This repository contains the source code of UCL's COMPGI15: Information Retrieval and Data Mining Group Assignment (2016/2017).
- Simon Stiebellehner
- Dimitri Visnadi
- Andreas Gompos
- Alexandros Baltas
This project developed using Python 3.5. A list of main software dependencies follows:
The dataset that was used for the project is called MSLR-WEB10K. This work contains scripts that tune ranking algorithms implemented in RankLib, and various custom models. The dataset can be used as-is for the RankLib implementations, whereas custom models require a csv format. In order to transform the data from txt to the required csv format, the script located in src/pre_processing/cleaning_script.py can be used.

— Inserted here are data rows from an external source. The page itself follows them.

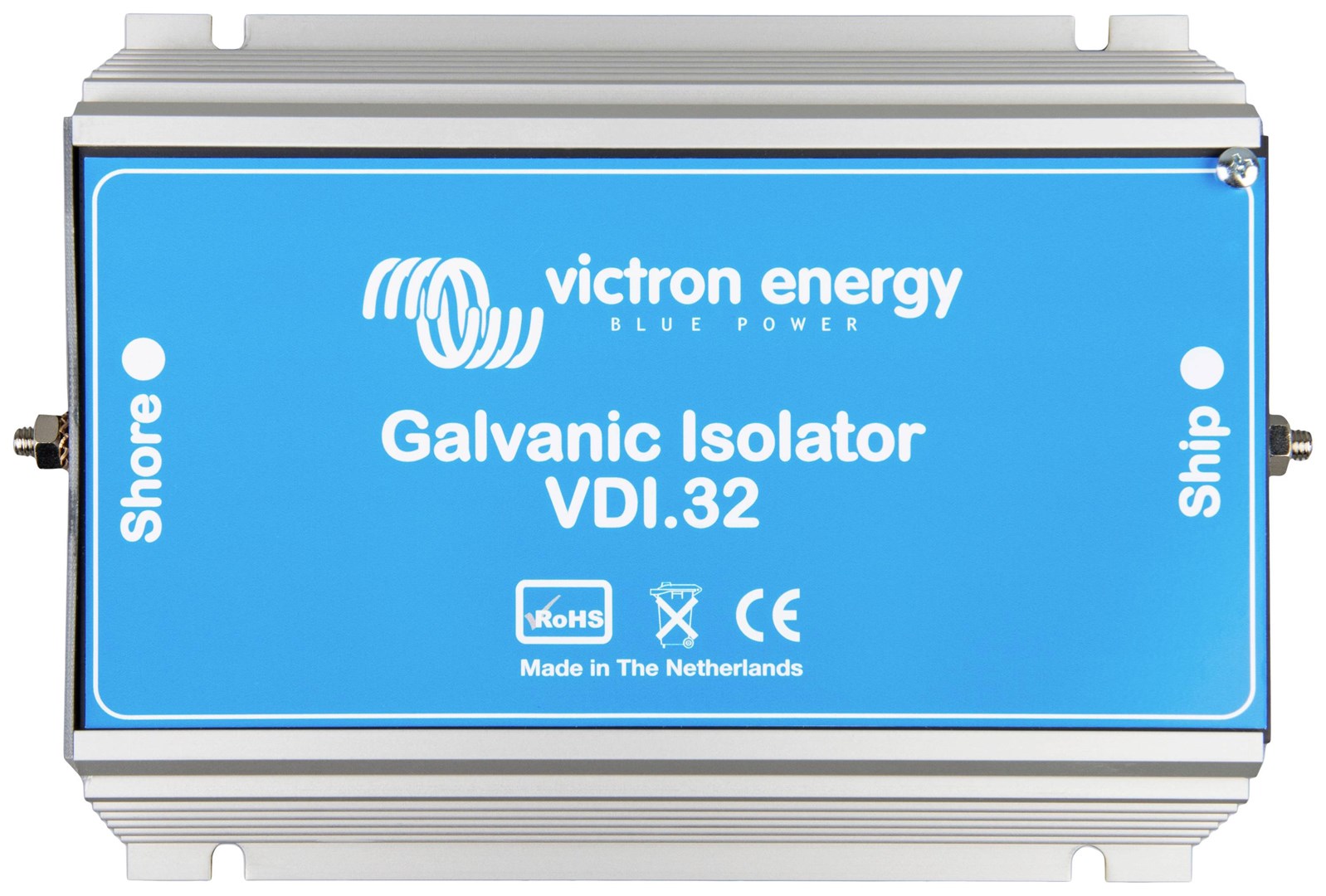 Galvanski izolator VICTRON ENERGY VDI-32 (32 A, IP67)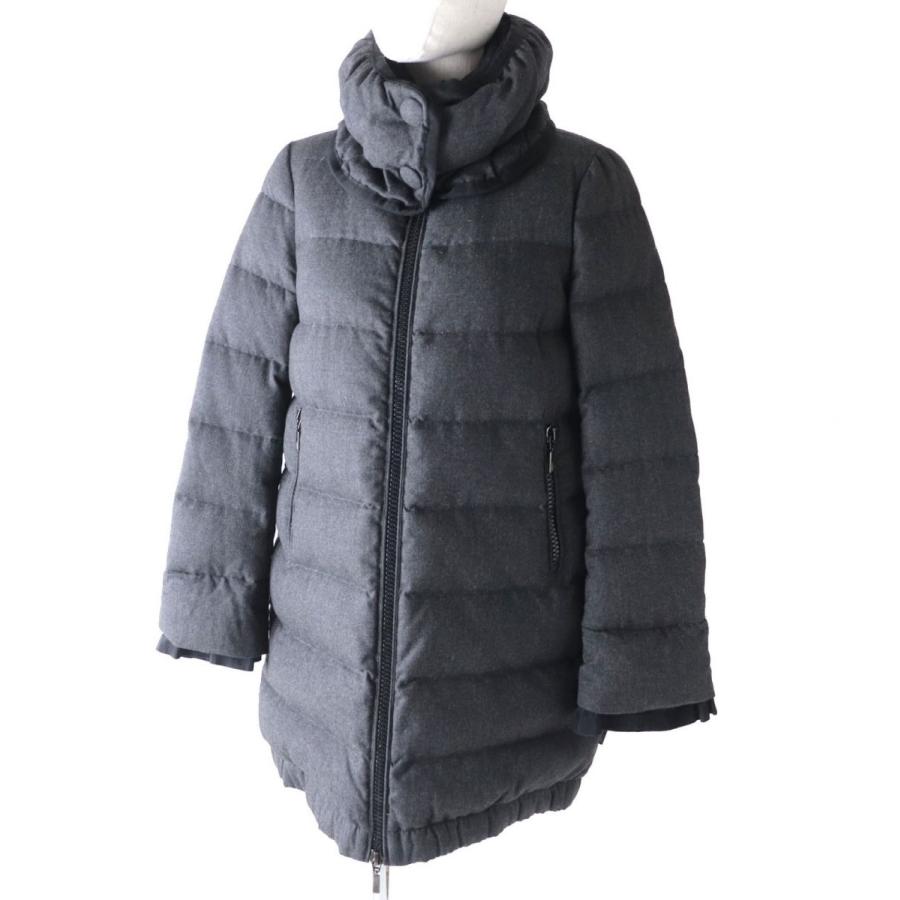 MONCLER 美品☆国内正規品 モンクレール MADINE マディーン ベル  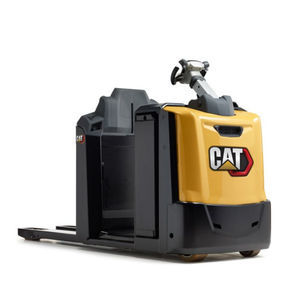 carrello commissionatore elettrico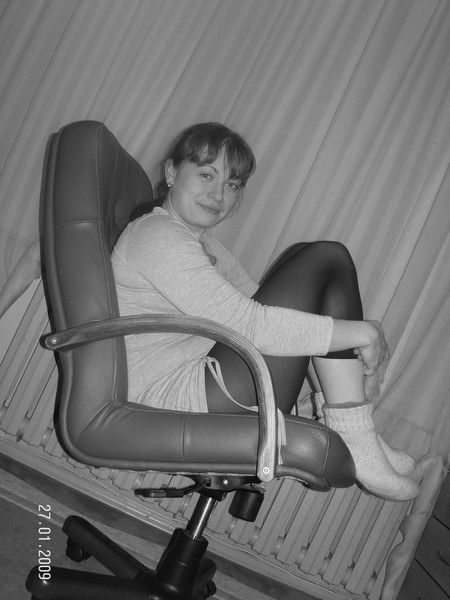 Дарья Анфилофьева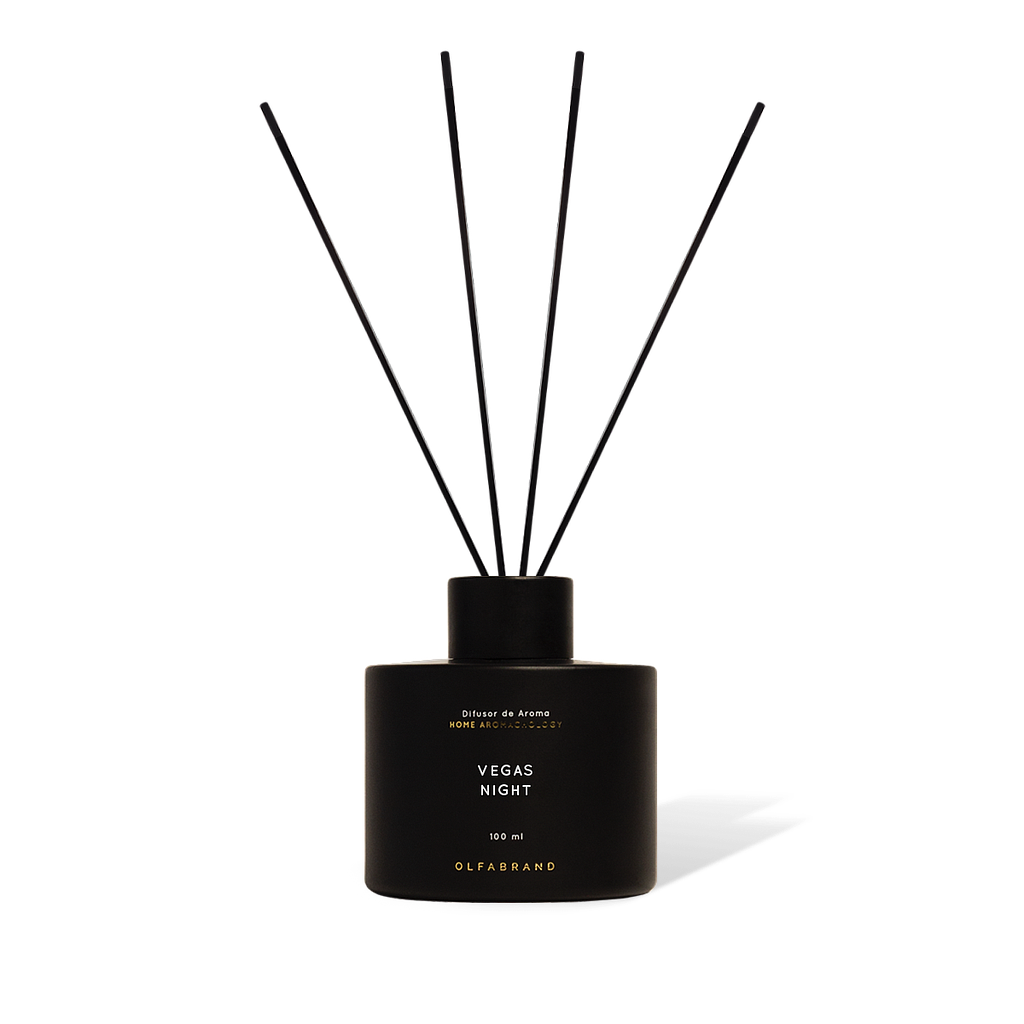 Difusor Reed Vegas Night 100ml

This repository contains various custom models (both from scratch and built on top of basic ML packages) for the ranking task. They can be found in the src/models directory. The different models included in the directory are the following:
- adaboost: Custom implementation of AdaBoost.

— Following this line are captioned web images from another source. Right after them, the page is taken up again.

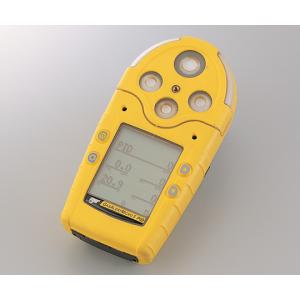 ＶＯＣモニター　ＭＩＣ５　ＰＩＤ [1-9498-01]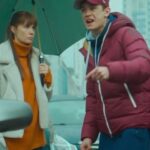 Agata Mutsenietse Instagram - Вы готовы постоять за медведя????? С 1 февраля, во всех кинотеатрах страны😍😍 #ямедведь Пойдете смотреть?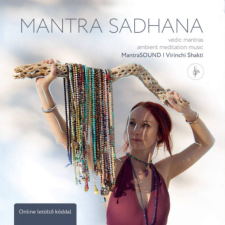 Danvantara Mantra Sadhana - CD életmód, egészség
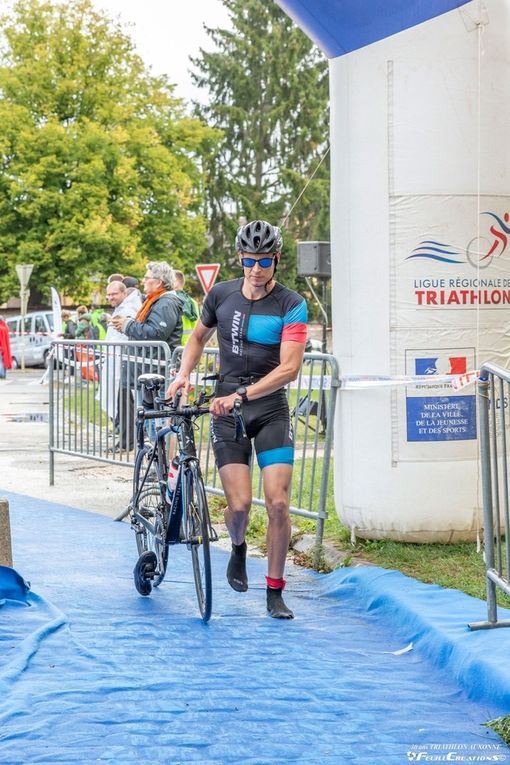 NEWS DU TEAM ENDURANCE38 N2 2019-2020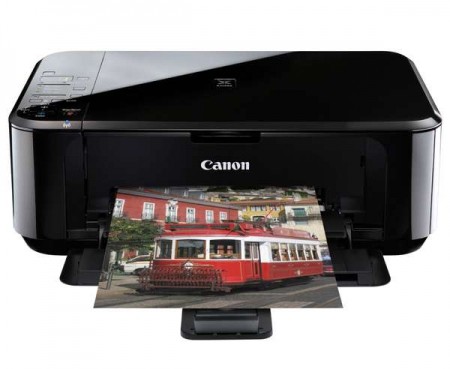 Canon PIXMA MG3140 (струйный, принтер, сканер, копир)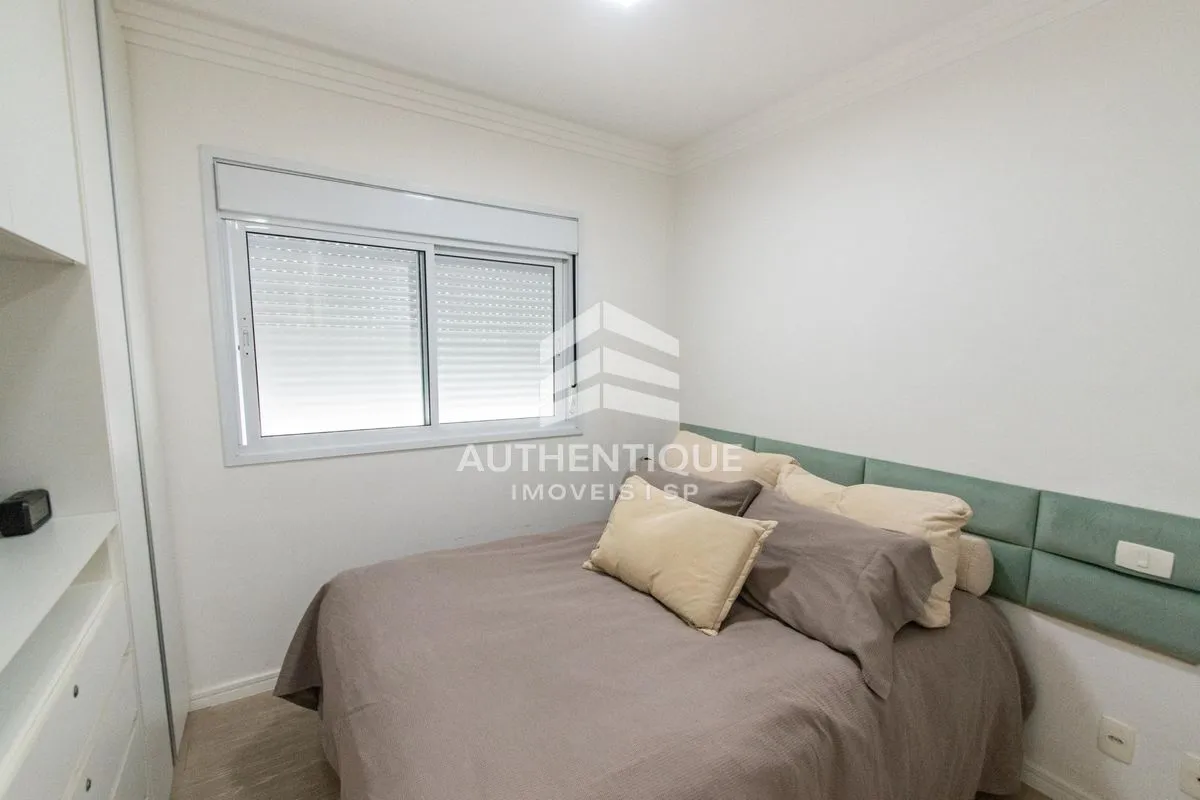 Imagem INTENSE VILA MARIANA - Apartamento no bairro Vila Mariana à venda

- adarank: Tuning script of RankLib's AdaRank.
- ensemble: Custom implementaion of an Ensemble Model.
- random forest: Custom implementation of Random Forest classifier (implementation in ensemble file as part of ensemble).
- lambaMART: Tuning script of RankLib's LamdaMART.
- rankNet: Tuning script of RankLib's RankNet.
- rankBoost: Tuning script of RankLib's RankBoost.
- ranking_svm: Custom implementation of a Ranking SVM.
- rnn: Custom implementaion of an RNN classifier.
- svm: Custom implementaion of an SVM classifier
- tensorflow_logistic_regression: Custom implementaion of a Logistic Regression classifier.
- xgboost_&_neural_network: Custom implementations of an XGBoost powered classifier and a deep neural network classifier.
Implementations of various evaluation metrics can be found in src/util.py. This file contains the following metrics:
- DCG@K
- NDCG@K
- ERR@K
- MAP
- Precision
- Recall
- F1-Score
A statistical comparison of the different Folds of the dataset can be found in src/pre-processing/dataset_comparison.ipynb. A significance test of our results can be found in src/post-processing/significance_test.py. A script that collected our tuning results, and produce csv reports can be found in src/post-processing/results_crawler.py.